# [TASK OBJECTIVE]
If a line in the records contains the word "California", count it; state the resulting number and nothing more.

# [INFORMATION PROVIDED]

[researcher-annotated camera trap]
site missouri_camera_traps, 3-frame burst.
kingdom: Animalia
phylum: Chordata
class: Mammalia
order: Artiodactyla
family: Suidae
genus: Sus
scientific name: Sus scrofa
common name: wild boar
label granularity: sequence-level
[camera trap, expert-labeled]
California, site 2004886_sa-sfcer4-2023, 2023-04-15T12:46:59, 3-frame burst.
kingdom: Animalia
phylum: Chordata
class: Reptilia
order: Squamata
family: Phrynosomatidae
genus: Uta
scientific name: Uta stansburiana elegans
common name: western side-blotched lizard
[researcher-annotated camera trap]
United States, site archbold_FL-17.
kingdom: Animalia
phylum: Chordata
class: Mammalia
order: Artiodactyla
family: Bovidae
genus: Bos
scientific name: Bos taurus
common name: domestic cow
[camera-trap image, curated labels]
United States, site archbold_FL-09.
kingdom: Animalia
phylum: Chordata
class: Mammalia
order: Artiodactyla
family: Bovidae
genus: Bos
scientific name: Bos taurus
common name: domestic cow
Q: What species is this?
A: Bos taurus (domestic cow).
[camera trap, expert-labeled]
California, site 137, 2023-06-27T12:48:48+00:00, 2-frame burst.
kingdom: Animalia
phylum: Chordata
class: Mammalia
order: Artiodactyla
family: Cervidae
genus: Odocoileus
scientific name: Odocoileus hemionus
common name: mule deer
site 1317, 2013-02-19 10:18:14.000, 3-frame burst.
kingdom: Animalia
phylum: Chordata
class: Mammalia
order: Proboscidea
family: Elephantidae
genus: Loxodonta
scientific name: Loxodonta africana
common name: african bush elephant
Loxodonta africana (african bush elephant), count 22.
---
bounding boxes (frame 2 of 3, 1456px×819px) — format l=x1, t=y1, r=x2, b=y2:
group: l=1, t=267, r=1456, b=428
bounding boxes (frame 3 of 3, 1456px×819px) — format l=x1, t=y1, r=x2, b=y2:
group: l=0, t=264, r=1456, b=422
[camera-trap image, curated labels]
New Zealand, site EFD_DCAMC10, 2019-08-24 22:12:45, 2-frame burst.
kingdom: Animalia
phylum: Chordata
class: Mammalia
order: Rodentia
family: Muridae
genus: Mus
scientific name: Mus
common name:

# [OUTPUT OF THE TASK]
2